Guards rushed at David to seize him and carry him from the room.
From Palace to Cave!
"Take him outside the gates and see that he doesn't get back through them!" Achish called to the departing guards. "I'll not provide food and shelter for the madman!" (I Samuel 21:14-15.)
While he was being dragged through the streets David continued to pretend that he was crazy by struggling madly and muttering senseless phrases. As he was taken outside the walls he snatched up a sharp stone and made a long scratch on the planks of the gate.
Disgusted with his actions, the guards yanked David off his feet, tossed him into a nearby clump of short bushes and retraced their steps, banging the massive gates shut behind them.
As soon as he was alone, David scrambled out of the bushes and trudged off to where his men were faithfully waiting. Not wanting to add to his embarrassment, they said nothing as he walked up to them.

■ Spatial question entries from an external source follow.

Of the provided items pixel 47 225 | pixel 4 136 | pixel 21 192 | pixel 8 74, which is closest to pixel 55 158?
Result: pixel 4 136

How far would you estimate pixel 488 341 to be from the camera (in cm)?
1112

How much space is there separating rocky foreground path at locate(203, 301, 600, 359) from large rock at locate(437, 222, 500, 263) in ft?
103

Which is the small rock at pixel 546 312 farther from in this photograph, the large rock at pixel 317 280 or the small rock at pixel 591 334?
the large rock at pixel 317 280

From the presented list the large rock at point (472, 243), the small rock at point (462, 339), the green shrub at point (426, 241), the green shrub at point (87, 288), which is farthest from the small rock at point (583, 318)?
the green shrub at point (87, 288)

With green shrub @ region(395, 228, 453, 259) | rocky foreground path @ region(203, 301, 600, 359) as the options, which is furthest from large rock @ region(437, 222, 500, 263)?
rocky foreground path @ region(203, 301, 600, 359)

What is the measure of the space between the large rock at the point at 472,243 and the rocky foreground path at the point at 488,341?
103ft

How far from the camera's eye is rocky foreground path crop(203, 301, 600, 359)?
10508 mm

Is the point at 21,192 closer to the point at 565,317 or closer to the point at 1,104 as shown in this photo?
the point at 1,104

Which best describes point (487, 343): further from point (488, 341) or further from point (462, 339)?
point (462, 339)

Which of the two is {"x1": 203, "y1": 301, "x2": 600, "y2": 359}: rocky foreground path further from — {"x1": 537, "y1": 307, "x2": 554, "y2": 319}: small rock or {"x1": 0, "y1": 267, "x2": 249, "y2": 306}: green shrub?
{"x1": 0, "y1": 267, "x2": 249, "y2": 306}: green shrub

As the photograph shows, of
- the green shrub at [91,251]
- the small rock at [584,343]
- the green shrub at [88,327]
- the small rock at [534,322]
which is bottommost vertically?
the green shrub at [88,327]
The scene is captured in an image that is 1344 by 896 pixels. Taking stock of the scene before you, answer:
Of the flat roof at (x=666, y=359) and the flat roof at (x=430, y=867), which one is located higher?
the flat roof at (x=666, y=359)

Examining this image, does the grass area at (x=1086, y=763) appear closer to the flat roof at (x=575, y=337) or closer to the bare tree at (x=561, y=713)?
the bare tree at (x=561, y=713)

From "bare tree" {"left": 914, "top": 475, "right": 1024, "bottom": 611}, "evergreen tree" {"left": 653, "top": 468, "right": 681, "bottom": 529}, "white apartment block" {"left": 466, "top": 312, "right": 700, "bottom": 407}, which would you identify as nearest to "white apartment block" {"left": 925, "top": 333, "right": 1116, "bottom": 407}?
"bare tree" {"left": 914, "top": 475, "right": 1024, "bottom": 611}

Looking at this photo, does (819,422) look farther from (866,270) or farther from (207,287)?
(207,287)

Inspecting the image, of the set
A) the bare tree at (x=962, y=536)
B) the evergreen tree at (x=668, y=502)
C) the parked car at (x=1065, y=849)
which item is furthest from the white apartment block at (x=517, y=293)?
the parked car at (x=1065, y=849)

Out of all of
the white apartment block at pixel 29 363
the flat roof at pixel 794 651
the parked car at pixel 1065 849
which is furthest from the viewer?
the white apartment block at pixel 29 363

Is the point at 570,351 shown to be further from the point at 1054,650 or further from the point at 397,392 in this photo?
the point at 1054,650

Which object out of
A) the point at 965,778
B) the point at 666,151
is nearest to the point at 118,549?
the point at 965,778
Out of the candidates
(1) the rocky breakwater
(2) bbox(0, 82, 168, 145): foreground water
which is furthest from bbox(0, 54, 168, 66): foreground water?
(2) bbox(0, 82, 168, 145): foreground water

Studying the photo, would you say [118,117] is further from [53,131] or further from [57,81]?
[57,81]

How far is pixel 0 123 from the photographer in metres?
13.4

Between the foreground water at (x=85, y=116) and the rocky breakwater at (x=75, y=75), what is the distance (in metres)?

"Obviously I was wrong to think that I could stay in Gath," David said to them. "But who can say for certain that God had no part in this? Possibly he directed us here so that we would escape being discovered in some other place."
"If we must return to Canaan, I have a suggestion, sir," one of the men spoke up. "There are many pits and caves in the limestone area a few miles east of here across the plain at the base of the mountains. If we could reach one of the more obscure caves, we might be able to hide there for a long time."
David welcomed this idea. At the risk of being seen as they crossed the broad plain, they hurried to the nearby Judean mountains, where they found a good-sized cave, at Adullam, on a steep western slope close to a spring. It was a hideout that afforded them a good view of the surrounding territory, though it couldn't be seen very well from a distance.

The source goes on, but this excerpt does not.